Nicolas Henin
La résilience est un terme devenu à la mode, connaissant un grand succès ces derniers temps. Il est chargé de valeurs positives, renvoyant à la capacité de encaisser un coup dur. A une époque où semblons douter de notre propre capacité à surmonter les crises, qu’elles soient sécuritaires, humanitaires, économiques ou sociales, le mot résilience est extrêmement rassurant. Signe de ce succès : la rapidité de la propagation du terme dans les doctrines stratégiques. Le premier texte établissant la résilience comme composante à part entière d’une stratégie antiterroriste est le Resilience Act voté en 2003 au Royaume-Uni. En France, le terme apparaît dans le Livre blanc sur la défense et la sécurité intérieure de 2008. Au niveau européen, Wolfgang Wagner et Rosanne Anholt soulignent que si le terme de résilience était encore absent du European Security Strategy de 2003, il est devenu un leitmotiv puisqu’il figure à 40 reprises dans le EU Global Strategy de 2003, soit davantage d’occurrences que des termes comme « droits de l’homme » ou « démocratie » (et ses dérivés). [1]
Littéralement, la résilience est un terme de physique, désignant la capacité d’un corps ou d’une matière à retrouver sa forme d’origine après avoir subi un choc ou une pression. Pourtant, cette définition qui tend à réduire la résilience aux propriétés d’un oreiller à mémoire de forme est trop restrictive : le terme s’utilise pour des êtres, individus ou sociétés, qui sont vivants, intelligents et ont leurs propres réactions, avec une psychologie et une culture politique. Il ne s’agit pas d’une réaction physique.
Nous retiendrons comme définition la capacité d’un individu ou d’un groupe à encaisser et récupérer des chocs. Le succès du terme tient sans doute à sa plasticité : si le mot a été popularisé en psychologie, on parle aussi de résilience d’organisations, de réseaux, de sociétés. Le mot doit aussi sans doute une part de son succès à l’image d’autonomie à laquelle il renvoie ; lorsque l’on évoque la capacité de résilience d’un pays en situation de post-conflit, on parle avant tout de ses ressources internes et pas d’actions extérieures. La résilience est autant une capacité qu’une volonté de venir à bout d’une situation critique. Enfin, le terme s’utilise aussi bien pour désigner la réaction à une crise d’origine externe ou interne, accidentelle ou hostile.

EXERCICES PROPOSÉS:
1. D'après le texte sur la résilience, quel est le premier texte à avoir fait de la résilience une composante à part entière d'une stratégie antiterroriste ?
2. Indiquez si chacune des affirmations suivantes concorde avec le texte sur la résilience, en citant les mots qui tranchent : (a) En France, le terme apparaît dans un Livre blanc de 2008. (b) Le terme de résilience figurait déjà dans l'European Security Strategy de 2003. (c) La résilience d'individus ou de sociétés y est décrite comme une simple réaction physique.
3. Poursuivez le texte sur la résilience au-delà de sa dernière phrase.
Les données qui suivent sont sans rapport avec le texte sur la résilience.

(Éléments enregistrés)
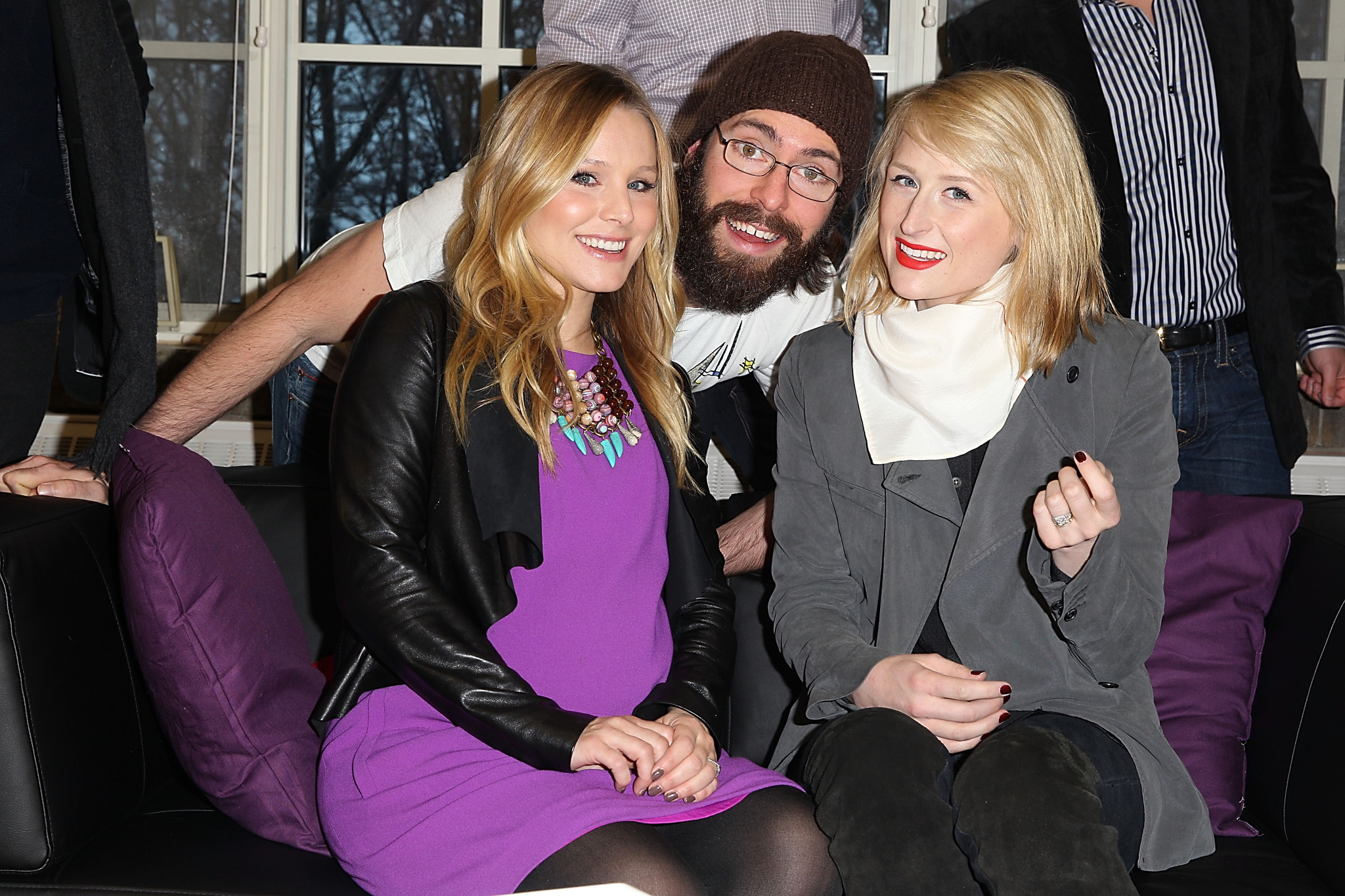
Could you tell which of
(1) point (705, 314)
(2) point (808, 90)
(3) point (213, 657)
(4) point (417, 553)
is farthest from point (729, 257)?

RÉPONSES ATTENDUES:
1. Le Resilience Act, voté en 2003 au Royaume-Uni.

2.
(a) Oui : « En France, le terme apparaît dans le Livre blanc sur la défense et la sécurité intérieure de 2008. »
(b) Non : « si le terme de résilience était encore absent du European Security Strategy de 2003 »
(c) Non : « Il ne s’agit pas d’une réaction physique. »

3.
Le fait que nous acceptions l’idée de subir des coups a parfois conduit à une définition méprisante du mot. Comme si admettre que nous puissions être frappés était un aveu de faiblesse. Après des attentats, on a pu voir critiqués des appels des pouvoirs publics à « faire preuve de résilience. » Certains ont cru opportuns d’opposer résilience et résistance. Comme si le premier était le signe d’une résignation, une acceptation de la fatalité à ce que nous soyons frappés, alors que la résistance, à l’inverse, serait une posture noble montrant notre refus de nous laisser frapper.
Cette opposition est en réalité toute artificielle : n’importe qui s’engageant dans un combat sait qu’il s’expose à prendre des coups. Et s’il ne le sait pas, il s’expose à être sérieusement déstabilisé dès les premiers instants du combat ! A l’inverse de toute passivité face aux coups reçus, la résilience est la capacité à se remettre d’aplomb et de nouveau en position de frapper au plus vite après avoir soi-même encaissé un coup significatif. Vu ainsi, la résilience est tout sauf un renoncement à la résistance. Elle est au contraire une condition indispensable à la résistance. La crise (qui peut-être rappelons-le soit un choc d’ampleur exceptionnelle, soit un stress éprouvant par sa durée) va exposer les limites de l’action de l’Etat, voire défier sa capacité à survivre. La confiance est auto-alimentée : si le public a le sentiment que l’Etat est en capacité de résoudre la crise et de permettre au plus vite à la population de retrouver une vie relativement normale, ce retour à la normale sera d’autant accéléré. A l’inverse, si le public doute, le retour à la normale sera d’autant ralenti et entravé.
Or la crise, surtout si elle implique une action hostile contre la population civile ou qu’elle expose à un bilan élevé en vies humaines, est aussi un moment où les services d’incendie, de secours et les structures hospitalières de première ligne auront un rôle majeur à jouer.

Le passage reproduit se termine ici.